Effects of AP39, a novel triphenylphosphonium derivatised anethole dithiolethione hydrogen sulfide donor, on rat haemodynamic parameters and chloride and calcium Cav3 and RyR2 channels.

Author information

1
Institute of Molecular Physiology and Genetics, SAS, Bratislava, Slovakia; Faculty of Pharmacy, Comenius University, Bratislava, Slovakia.
2
Institute of Molecular Physiology and Genetics, SAS, Bratislava, Slovakia.
3
Institute of Normal and Pathological Physiology, SAS, Bratislava, Slovakia.
4
Institute of Molecular Physiology and Genetics, SAS, Bratislava, Slovakia; Center for Molecular Medicine, SAS, Bratislava, Slovakia.
5
LOX Technologies, Bratislava, Slovakia.
6
Department of Biosciences, College of Life and Environmental Sciences, University of Exeter, Exeter, UK.
7
University of Exeter Medical School, Exeter, UK. Electronic address: m.whiteman@exeter.ac.uk.

Abstract

H2S donor molecules have the potential to be viable therapeutic agents.
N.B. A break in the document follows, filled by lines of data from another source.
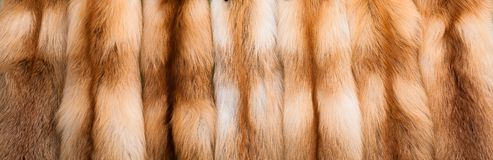 Red fox fur. The fur is more red than a fox Stock Photography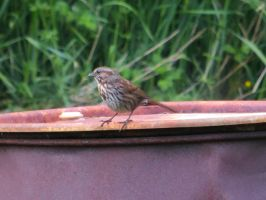 Song Sparrow 9 by jcdragonflies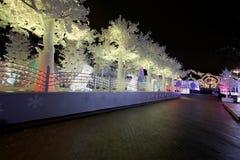 Noche de la Navidad Moscú --- Bosque de la música en viaje del ` del festival del cuadrado de Pushkin al ` de la Navidad, Rusia Imagen de archivo
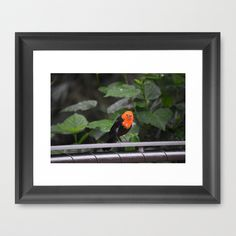 National Aviary - Pittsburgh - Scarlet Headed Blackbird by Sarah Shanely Photography $31.00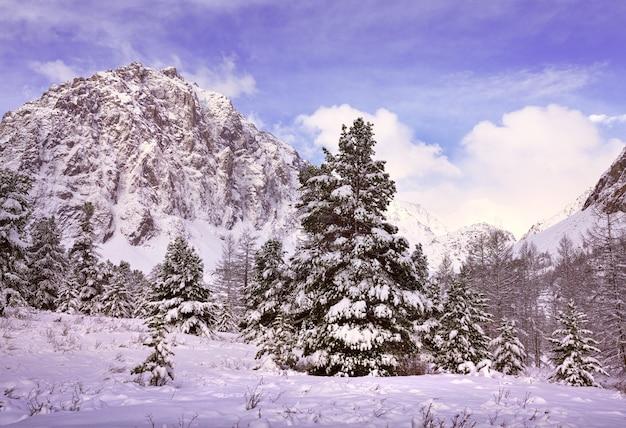 Winter im aktru-tal hohe fichten inmitten von schneewehen gegen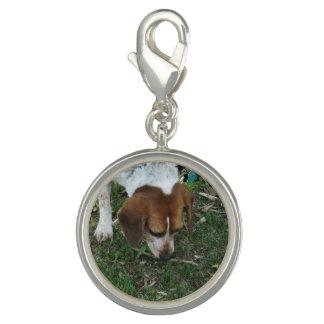 Beagle Custom Charm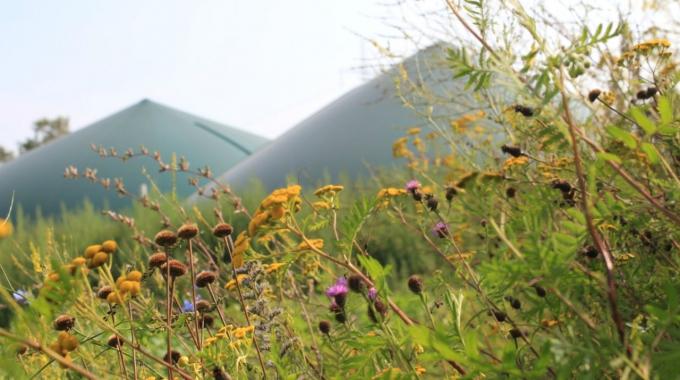 Nutzung alternative Energiepflanzen im Greening berücksichtigen!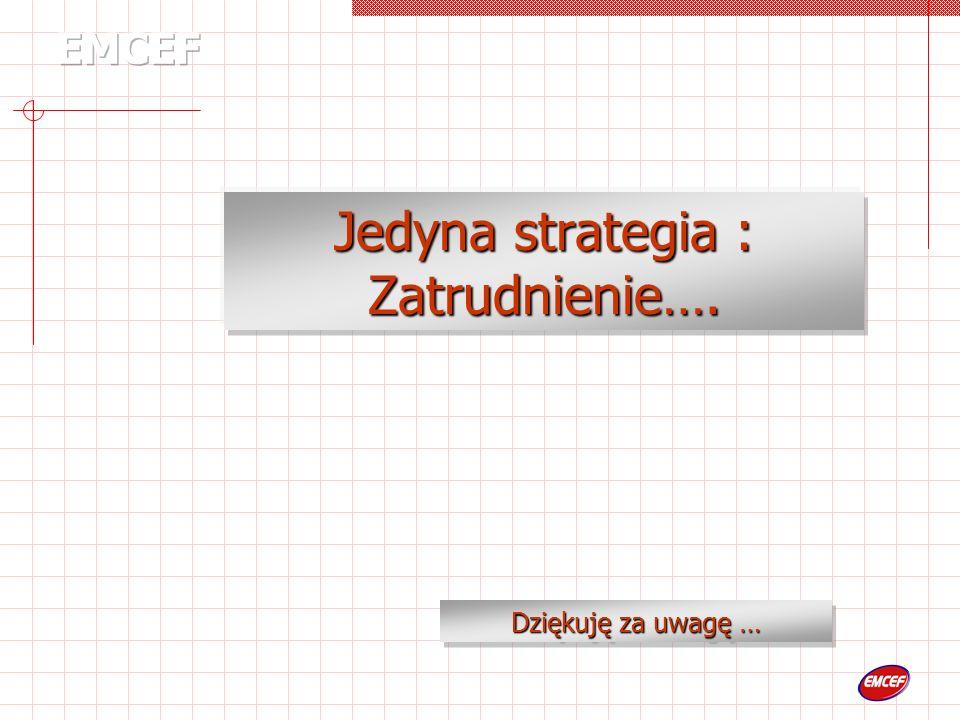 Jedyna strategia : Zatrudnienie…. Dziękuję za uwagę …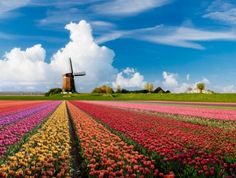 Holland, tulip fields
The aim of this current study was (i) to investigate the effects of a novel triphenylphosphonium derivatised dithiolethione (AP39), in the presence and absence of reduced nitric oxide bioavailability and (ii) to determine the effects of AP39 on myocardial membrane channels; CaV3, RyR2 and Cl(-). Normotensive, L-NAME- or phenylephrine-treated rats were administered Na2S, AP39 or control compounds (AP219 and ADT-OH) (0.25-1 µmol kg(-1)i.v.) and haemodynamic parameters measured. The involvement of membrane channels T-type Ca(2+) channels CaV3.1, CaV3.2 and CaV3.3 as well as Ca(2+) ryanodine (RyR2) and Cl(-) single channels derived from rat heart sarcoplasmic reticulum were also investigated. In anaesthetised Wistar rats, AP39 (0.25-1 µmol kg(-1) i.v) transiently decreased blood pressure, heart rate and pulse wave velocity, whereas AP219 and ADT-OH and Na2S had no significant effect. In L-NAME treated rats, AP39 significantly lowered systolic blood pressure for a prolonged period, decreased heart rate and arterial stiffness. In electrophysiological studies, AP39 significantly inhibited Ca(2+) current through all three CaV3 channels. AP39 decreased RyR2 channels activity and increased conductance and mean open time of Cl(-) channels. This study suggests that AP39 may offer a novel therapeutic opportunity in conditions whereby (•)NO and H2S bioavailability are deficient such as hypertension, and that CaV3, RyR2 and Cl(-) cardiac membrane channels might be involved in its biological actions.

KEYWORDS:

AP39; Blood pressure; H(2)S; Nitric oxide deficiency; Pulse wave velocity

PMID:
25555533
DOI:
10.1016/j.niox.2014.12.012
[Indexed for MEDLINE]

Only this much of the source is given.